But raiders calculate differently because they know that interest on debt is tax deductible. Thus, those same $10 earnings can pay the interest on $71 worth of 14% junk bonds because a debt-financed company pays no income tax. So a raider could easily buy a company selling at $66 a share with Drexel-issued bonds, use the company’s earnings to pay interest, and have money left over. “The promoters, who have nothing to do with making or selling anything but paper, keep the difference,” notes author Martin Mayer in his book “Markets.”

Such takeovers are not illegal, however much they hurt the long-term interests of U.S. business. But the SEC says that Drexel, to make sure of big profits, cooked its deals illegally with Milken calling the shots for people like Ivan F. Boesky, who held stock secretly so that raiders could accumulate shares in a company and then jump it. (Boesky confessed to insider trading two years ago.)

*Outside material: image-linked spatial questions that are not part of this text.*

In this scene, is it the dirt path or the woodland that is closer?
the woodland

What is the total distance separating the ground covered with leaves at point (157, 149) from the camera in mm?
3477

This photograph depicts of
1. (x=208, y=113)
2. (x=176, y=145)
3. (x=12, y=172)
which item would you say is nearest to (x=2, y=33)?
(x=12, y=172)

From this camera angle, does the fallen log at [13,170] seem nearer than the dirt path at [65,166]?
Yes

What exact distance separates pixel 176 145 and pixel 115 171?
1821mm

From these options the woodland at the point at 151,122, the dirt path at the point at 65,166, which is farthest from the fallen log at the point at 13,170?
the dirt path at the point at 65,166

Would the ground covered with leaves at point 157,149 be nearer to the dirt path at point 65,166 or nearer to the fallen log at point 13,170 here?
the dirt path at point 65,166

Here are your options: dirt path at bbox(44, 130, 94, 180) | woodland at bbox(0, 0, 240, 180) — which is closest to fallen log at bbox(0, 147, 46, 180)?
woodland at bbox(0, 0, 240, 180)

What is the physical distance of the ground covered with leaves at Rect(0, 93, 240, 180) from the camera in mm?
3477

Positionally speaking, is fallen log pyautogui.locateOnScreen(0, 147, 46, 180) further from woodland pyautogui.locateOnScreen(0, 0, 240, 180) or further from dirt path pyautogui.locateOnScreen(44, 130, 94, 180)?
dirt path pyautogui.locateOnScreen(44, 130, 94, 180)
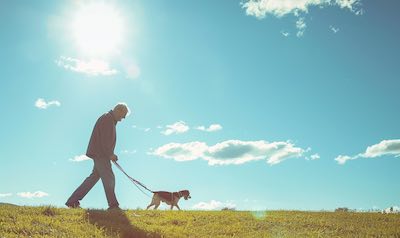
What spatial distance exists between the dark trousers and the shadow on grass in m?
1.15

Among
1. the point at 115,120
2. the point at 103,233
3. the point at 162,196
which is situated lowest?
the point at 103,233

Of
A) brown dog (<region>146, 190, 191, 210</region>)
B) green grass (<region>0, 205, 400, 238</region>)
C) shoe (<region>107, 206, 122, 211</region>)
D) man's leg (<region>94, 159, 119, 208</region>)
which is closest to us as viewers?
green grass (<region>0, 205, 400, 238</region>)

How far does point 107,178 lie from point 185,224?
2.80 meters

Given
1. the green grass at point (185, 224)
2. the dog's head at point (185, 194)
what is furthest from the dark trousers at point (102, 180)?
the dog's head at point (185, 194)

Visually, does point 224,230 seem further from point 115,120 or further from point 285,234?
point 115,120

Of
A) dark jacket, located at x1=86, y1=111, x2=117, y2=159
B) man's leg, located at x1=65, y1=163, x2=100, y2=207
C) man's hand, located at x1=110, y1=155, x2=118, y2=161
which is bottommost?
man's leg, located at x1=65, y1=163, x2=100, y2=207

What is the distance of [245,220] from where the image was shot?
41.3 feet

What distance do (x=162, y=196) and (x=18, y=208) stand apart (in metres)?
8.99

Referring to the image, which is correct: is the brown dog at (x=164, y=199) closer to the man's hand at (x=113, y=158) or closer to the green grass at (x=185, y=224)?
the green grass at (x=185, y=224)

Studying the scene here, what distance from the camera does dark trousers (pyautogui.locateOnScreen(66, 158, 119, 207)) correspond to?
43.4ft

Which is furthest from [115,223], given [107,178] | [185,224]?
[107,178]

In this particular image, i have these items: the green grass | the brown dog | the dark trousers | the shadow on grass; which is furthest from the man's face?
the brown dog

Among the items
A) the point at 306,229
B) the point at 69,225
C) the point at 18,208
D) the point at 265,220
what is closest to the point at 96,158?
the point at 18,208

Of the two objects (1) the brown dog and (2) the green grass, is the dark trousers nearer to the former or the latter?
(2) the green grass
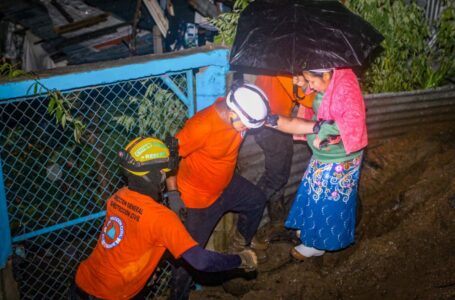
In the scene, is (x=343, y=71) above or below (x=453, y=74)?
above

Again, Milken, who reportedly earns $40 million a year and has amassed a $500-million fortune, says he did nothing illegal, and will now press his defense in a court of law as he has pressed it in the court of public opinion in the two years since Boesky’s confession. Breaking long habits of reclusiveness, Milken lately has involved himself with such issues as employee ownership and Latin debt, and has worked for local charities.

What is likely to be the ultimate judgment? Will Milken be remembered as a J. P. Morgan? Probably not. Morgan himself was a buccaneer, but he is remembered as a builder. Milken on the other hand is more likely to be associated with liquidating U.S. business, not creating it. And Americans seldom commemorate decline.